Photo d'Alain Chevillat (Moines du désert)

Luc reprit la parole :
- Le risque avec une belle vue est de se perdre. Il faut essayer de regarder sans regarder, apprécier sans saisir. Il faut sentir que l'on fait partie du paysage, ne pas s'en dissocier. Etre avec l'horizon et être avec soi même.
Jean essayait de sentir afin que les paroles prennent vie au tréfond de lui.
- Cette vision est comme le miroir posé sur notre front qui se déplace. Lui ne change pas dans sa capacité de refléter ce qui est en face. Il fait face et il s'efface.

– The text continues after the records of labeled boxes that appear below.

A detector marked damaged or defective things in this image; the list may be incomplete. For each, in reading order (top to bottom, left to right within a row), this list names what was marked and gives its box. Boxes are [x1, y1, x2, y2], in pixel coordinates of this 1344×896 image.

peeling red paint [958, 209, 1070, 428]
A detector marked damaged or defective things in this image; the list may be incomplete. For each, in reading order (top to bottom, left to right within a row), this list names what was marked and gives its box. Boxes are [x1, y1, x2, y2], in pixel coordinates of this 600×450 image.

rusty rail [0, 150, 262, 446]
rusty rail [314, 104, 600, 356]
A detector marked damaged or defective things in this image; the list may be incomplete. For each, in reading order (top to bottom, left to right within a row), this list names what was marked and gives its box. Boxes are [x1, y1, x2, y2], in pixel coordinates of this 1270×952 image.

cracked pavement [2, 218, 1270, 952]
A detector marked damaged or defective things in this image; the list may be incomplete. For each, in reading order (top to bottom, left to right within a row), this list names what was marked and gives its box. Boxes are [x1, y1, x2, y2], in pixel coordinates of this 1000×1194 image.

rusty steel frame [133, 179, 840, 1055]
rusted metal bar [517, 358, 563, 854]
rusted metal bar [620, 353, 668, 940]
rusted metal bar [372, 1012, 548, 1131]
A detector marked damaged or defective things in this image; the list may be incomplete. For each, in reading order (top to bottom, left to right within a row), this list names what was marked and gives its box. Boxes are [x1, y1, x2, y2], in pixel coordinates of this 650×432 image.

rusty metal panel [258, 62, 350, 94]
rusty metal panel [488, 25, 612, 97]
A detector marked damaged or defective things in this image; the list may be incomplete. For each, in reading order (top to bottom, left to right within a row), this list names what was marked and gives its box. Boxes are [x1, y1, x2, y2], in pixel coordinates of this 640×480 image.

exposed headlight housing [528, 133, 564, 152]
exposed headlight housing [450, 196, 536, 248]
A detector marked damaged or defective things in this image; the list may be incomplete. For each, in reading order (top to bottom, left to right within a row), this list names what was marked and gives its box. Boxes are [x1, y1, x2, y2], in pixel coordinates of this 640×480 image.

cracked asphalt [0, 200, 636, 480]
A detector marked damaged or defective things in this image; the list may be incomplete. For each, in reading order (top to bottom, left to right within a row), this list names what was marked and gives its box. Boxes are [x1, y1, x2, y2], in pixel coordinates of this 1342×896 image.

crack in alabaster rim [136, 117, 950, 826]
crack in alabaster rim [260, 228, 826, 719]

Le réel ne s'accroche à rien. Ce faisant tout reste paisible.
Juste voir. Ne rien vouloir. Ne rien chercher....
Allons cueillir des légumes, fint-il par dire.

Luc avait des sandales, des pieds nus. Ses mains étaient des paluches (mot ancien qui signifie comme des pelles), c'est à dire des mains qui ont été façonnées par le travail manuel, noueuses comme des brindilles, comme si toute l'intelligence de cet homme passait dans ses mains. On voyait ses yeux et ses mains, le reste suivait et n'avait plus d'importance.
Un vieux pantalon sans forme, une chemise ouverte. Il était bien sur âgé, mais on sentait une énergie fluide qui emmenait le visiteur malgré lui.
Jean se disait qu'à côté d'une personne comme ça, la vie semblait facile, évidente, sans possibilté d'obstacle quelconque. Il buvait cette présence jusqu'à la lie.